February Server DRAM Contract Prices Rise 6%

The author is an analyst of NH Investment & Securities. He can be reached at hwdoh@nhqv.com. -- Ed.

 

Covid-19 has triggered some delays in memory semicon equipment investment in 1H20. However, chipmakers are unlikely to reduce their investment plans for 2020. And, some delays in investment should positively impact memory chip supply/demand.

Expect some delays in equipment investment in 1H20

Covid-19 has triggered delays in memory semicon equipment investment in 1H20. In detail, equipment investment is being delayed due to overseas equipment makers’ ban on travelling to Korea and China, and disruptions to engineers’ commuting plans in China. Such developments will inevitably have some negative effects on equipment makers’ 1H20 earnings.

That said, full-year semicon investment should remain intact in 2020. We expect Samsung Electronics (SEC) to maintain its investment plans (DRAM 50K wpm, NAND 85K wpm), as should SK Hynix (DRAM 30K wpm). Accordingly, semicon equipment makers’ full-year results are likely to meet consensus.

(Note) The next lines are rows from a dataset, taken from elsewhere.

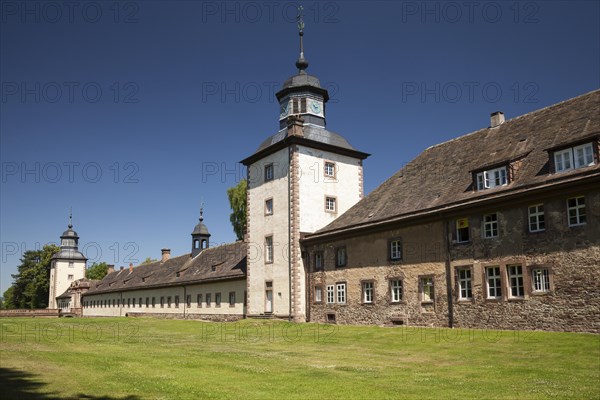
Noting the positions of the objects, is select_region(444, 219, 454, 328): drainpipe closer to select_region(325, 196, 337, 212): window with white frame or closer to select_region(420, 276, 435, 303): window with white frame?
select_region(420, 276, 435, 303): window with white frame

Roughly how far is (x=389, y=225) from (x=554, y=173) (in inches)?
342

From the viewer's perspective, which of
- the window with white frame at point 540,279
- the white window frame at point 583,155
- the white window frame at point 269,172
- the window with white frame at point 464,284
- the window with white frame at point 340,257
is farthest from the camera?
the white window frame at point 269,172

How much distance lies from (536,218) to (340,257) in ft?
40.9

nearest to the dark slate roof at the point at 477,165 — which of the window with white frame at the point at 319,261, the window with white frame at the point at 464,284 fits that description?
the window with white frame at the point at 319,261

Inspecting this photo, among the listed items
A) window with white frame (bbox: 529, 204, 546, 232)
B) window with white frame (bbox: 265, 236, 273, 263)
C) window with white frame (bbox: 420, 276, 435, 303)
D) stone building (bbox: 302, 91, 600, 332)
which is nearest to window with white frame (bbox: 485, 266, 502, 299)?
stone building (bbox: 302, 91, 600, 332)

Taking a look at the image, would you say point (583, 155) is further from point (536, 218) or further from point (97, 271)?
point (97, 271)

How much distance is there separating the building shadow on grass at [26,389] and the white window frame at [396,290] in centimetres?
1844

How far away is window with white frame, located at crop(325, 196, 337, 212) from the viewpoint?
117 ft

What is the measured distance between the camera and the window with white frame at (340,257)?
30.6 m

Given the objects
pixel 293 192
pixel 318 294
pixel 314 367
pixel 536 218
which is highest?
pixel 293 192

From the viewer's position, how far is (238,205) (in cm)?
5978

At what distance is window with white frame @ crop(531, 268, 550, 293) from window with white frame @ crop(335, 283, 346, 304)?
11.6m

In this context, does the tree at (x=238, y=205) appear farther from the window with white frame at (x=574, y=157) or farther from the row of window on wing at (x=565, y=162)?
the window with white frame at (x=574, y=157)

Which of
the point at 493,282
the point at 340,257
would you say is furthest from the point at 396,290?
the point at 493,282
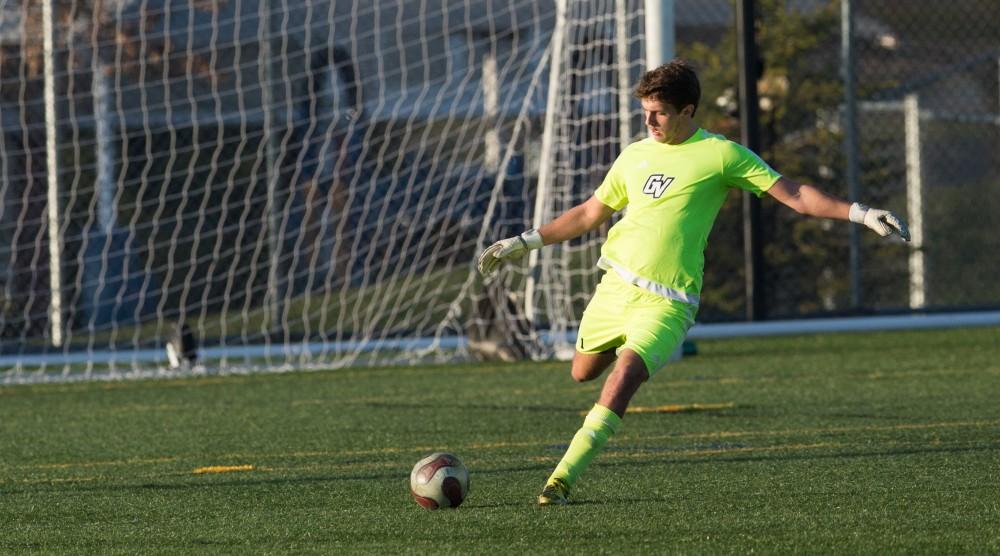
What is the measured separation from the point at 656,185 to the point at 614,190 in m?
0.23

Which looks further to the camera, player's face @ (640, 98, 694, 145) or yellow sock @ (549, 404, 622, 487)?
player's face @ (640, 98, 694, 145)

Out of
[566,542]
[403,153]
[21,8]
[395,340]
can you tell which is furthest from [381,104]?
[566,542]

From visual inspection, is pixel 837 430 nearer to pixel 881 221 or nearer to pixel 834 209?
pixel 834 209

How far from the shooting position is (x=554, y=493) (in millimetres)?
5258

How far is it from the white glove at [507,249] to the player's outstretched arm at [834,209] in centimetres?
83

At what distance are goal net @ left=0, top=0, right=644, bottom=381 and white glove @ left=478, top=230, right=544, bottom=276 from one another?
5.51 meters

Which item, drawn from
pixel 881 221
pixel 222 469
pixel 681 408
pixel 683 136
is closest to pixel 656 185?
pixel 683 136

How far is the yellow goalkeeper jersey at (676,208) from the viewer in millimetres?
5660

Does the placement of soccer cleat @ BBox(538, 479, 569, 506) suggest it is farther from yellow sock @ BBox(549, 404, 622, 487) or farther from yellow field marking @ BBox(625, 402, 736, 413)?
yellow field marking @ BBox(625, 402, 736, 413)

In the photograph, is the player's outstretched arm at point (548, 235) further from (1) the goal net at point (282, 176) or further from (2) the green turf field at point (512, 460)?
(1) the goal net at point (282, 176)

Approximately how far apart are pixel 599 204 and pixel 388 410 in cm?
296

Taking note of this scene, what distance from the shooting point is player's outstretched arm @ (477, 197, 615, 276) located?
589 centimetres

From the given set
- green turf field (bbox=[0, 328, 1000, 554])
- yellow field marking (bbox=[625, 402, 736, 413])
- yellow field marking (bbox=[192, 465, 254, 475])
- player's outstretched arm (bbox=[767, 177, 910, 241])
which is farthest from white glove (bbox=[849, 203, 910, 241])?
yellow field marking (bbox=[625, 402, 736, 413])

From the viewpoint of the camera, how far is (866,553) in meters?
4.29
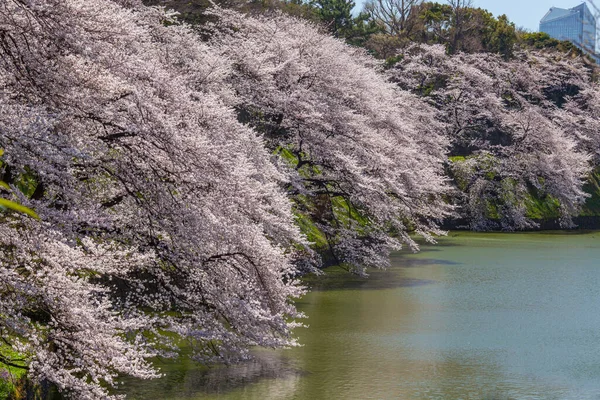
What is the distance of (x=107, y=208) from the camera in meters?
10.1

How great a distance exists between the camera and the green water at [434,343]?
1046 centimetres

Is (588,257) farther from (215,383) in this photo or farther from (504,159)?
(215,383)

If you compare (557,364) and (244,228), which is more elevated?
(244,228)

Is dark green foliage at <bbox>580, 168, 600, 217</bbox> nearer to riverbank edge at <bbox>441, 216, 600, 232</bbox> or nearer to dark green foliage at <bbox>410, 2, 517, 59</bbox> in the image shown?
riverbank edge at <bbox>441, 216, 600, 232</bbox>

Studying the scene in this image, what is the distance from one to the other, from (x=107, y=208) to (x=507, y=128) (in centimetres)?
3264

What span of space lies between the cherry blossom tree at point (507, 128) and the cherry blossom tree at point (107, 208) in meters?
25.9

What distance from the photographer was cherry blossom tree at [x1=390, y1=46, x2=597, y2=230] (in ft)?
119

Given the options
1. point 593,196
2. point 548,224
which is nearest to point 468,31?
point 593,196

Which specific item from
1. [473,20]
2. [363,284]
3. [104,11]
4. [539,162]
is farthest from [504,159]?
[104,11]

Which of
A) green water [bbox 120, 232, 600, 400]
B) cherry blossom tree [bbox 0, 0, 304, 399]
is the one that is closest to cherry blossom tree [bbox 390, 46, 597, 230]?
green water [bbox 120, 232, 600, 400]

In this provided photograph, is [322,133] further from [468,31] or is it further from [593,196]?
[468,31]

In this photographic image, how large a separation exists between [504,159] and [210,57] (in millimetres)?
24437

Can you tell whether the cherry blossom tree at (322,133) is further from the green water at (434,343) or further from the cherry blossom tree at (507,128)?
the cherry blossom tree at (507,128)

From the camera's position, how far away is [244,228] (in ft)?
34.1
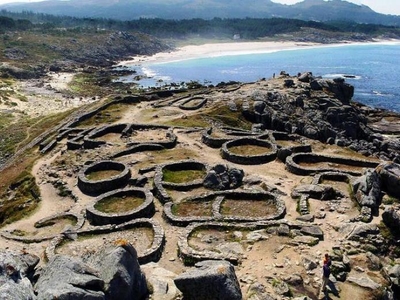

Disrupted investment to positively impact memory demand

Meanwhile, delayed equipment investment should positively impact memory chip supply/demand. Consumers are rushing to buy memory products amid fears that supply will shrink due to investment delays, with purchases concentrating on server DRAM and PC DRAM rather than on mobile DRAM.

According to DRAMeXchange, DRAM spot prices have increased 6% since Feb 24. February server DRAM contract prices rose 6% m-m. We note that expanding data center traffic due to increased remote working and reduced participation in outdoor activities owing to the coronavirus outbreak has positively impacted server DRAM demand.